Note that in my application, I'll be storing perhaps many thousands of self-signed certificates and doing TOFU against them. At this scale, one can't prompt the user for every little change (such as a transition from TOFU to a CA-signed cert). It has to be carefully thought out to be reasonably secure while still manageable.

[sigmavirus24]

@ecbftw the fundamental limitation is in Python's own ssl library. Last I checked, it didn't even allow for this.

[ecbftw]

@sigmavirus24 Right, that was true until Python 3.4 when the cadata argument was added. See my explanation in the first post. All supported versions of Python 3 now have this, which was not the case back when #474 was closed.

[sethmlarson]

cadata doesn't add any additional functionality to load_verify_locations(). It's a mechanism where certificates can be loaded into the SSLContext without requiring the filesystem.

I don't think the mechanism you're describing is possible without attempting multiple connections with two different SSLContext objects, one configured with CA certificates and one configured to not verify the chain of trust and to instead verify the signature of the peer certificate.

[ecbftw]

Yeah, so the whole point here is that I find it really crazy that to provide a custom bundle, I have to write it to disk. I want to dynamically generate my bundle and pass it as a parameter. What I was suggesting is a file handle so I can just do StringIO while being backward compatible. cadata is just nice so urllib3 wouldn't have to write anything to disk either. As it stands now, I have no choice but to use something like NamedTemporaryFile.

If you set the X509_V_FLAG_PARTIAL_CHAIN verify flag, then you can present a CA bundle that includes truly self-signed certificates and it will verify fine. (What I mean by truly self-signed, is that it is a single server certificate that also signed itself.)

However, if you provide a bundle that includes a server certificate that is signed by a custom CA (and that custom CA isn't in your bundle), then this approach doesn't work. So in that case, you're right, you're not really able to do TOFU that way.

I'm finding that basically... OpenSSL kinda sucks at this. It just isn't flexible for CA management. I still think my suggestion is an improvement in flexibility and shouldn't be discounted, but to achieve what I want, my only current option is to use pyOpenSSL with a OpenSSL.SSL.Context() and call the set_verify() method to set a callback. Then do the certificate validation by hand. I think that works how I want it, but now I'm not sure how to use this SSL socket I created with Requests or urllib3. Any tips? Can I subclass a PoolManager or Requests adapter?

Thanks for your help.

[ecbftw]

I have come up with a fully working solution that:

• Forces urllib3 to use pyOpenSSL via the contrib module (which seems like a semi-legit thing)
• Implements a pyOpenSSL set_verify callback method to validate certificates
• The custom callback method is able to validate certificates based on a relaxed form of the traditional CA chain, and failing that, is able to perform TOFU validation on certificates
• All validation happens during a single TLS handshake, not requiring reconnects

This is all wonderful for my end user, but it requires several monkey patches and isn't exactly elegant in places.

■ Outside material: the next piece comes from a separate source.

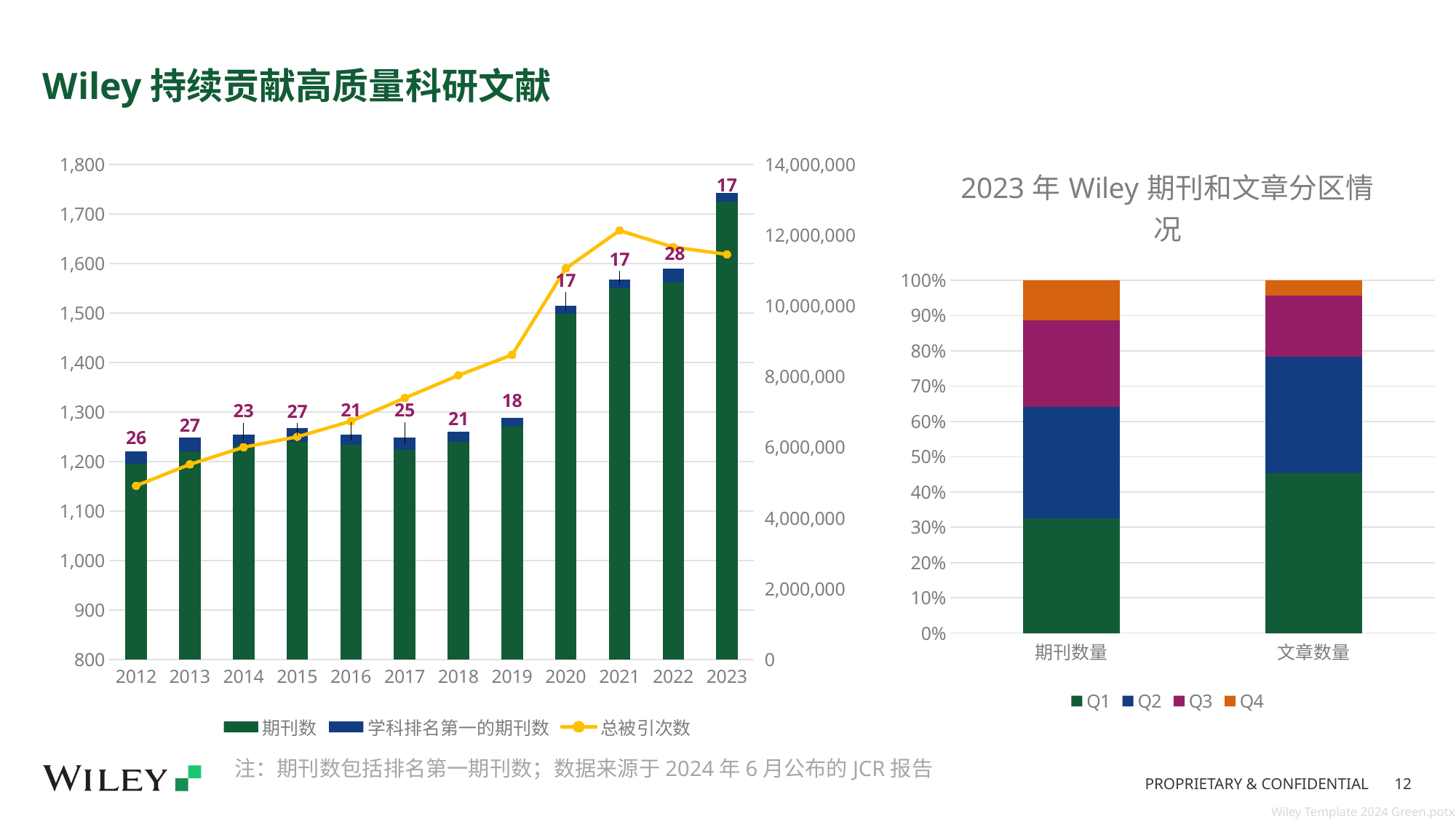
In the left chart, which year has the larger labelled value, 2013 or 2016? 2013 How many series does the legend of the left chart list? 3 In the left chart, does the 总被引次数 line generally rise or fall from 2012 to 2021? rise In the left chart, what is the data label shown for 2022? 28 In the left chart, what is the difference between the labelled values for 2022 and 2019? 10 In the left chart, is the 总被引次数 value for 2012 greater or less than 6,000,000? less In the left chart, which year has the highest labelled value for 学科排名第一的期刊数? 2022 In the right chart, is the Q1 share of 文章数量 greater or less than 40%? greater In the left chart, what is the data label shown for 2012? 26 How many years are shown on the x axis of the left chart? 12 In the left chart, is the total bar height for 2012 greater or less than 1,300? less What is the title of the chart on the right? 2023 年 Wiley 期刊和文章分区情况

One thing that would help tremendously is if there was a much easier way to override the pyOpenSSL callback method passed to set_verify. Any thoughts on this?

[barnettZQG]

This advice is exactly what I need. In my scenario, I need to continue to request a number of books since the visa service, certificate content is stored in the database and it can be changed, now I have to deposit before a request on the disk, in order not to affect performance, I will not every time to refresh the certificate contents of the disk, resulting in the possible certificate has expired.

[IvanLauLinTiong]

pyOpenSSL is deprecated and will be removed in future release version 2.x (#2691).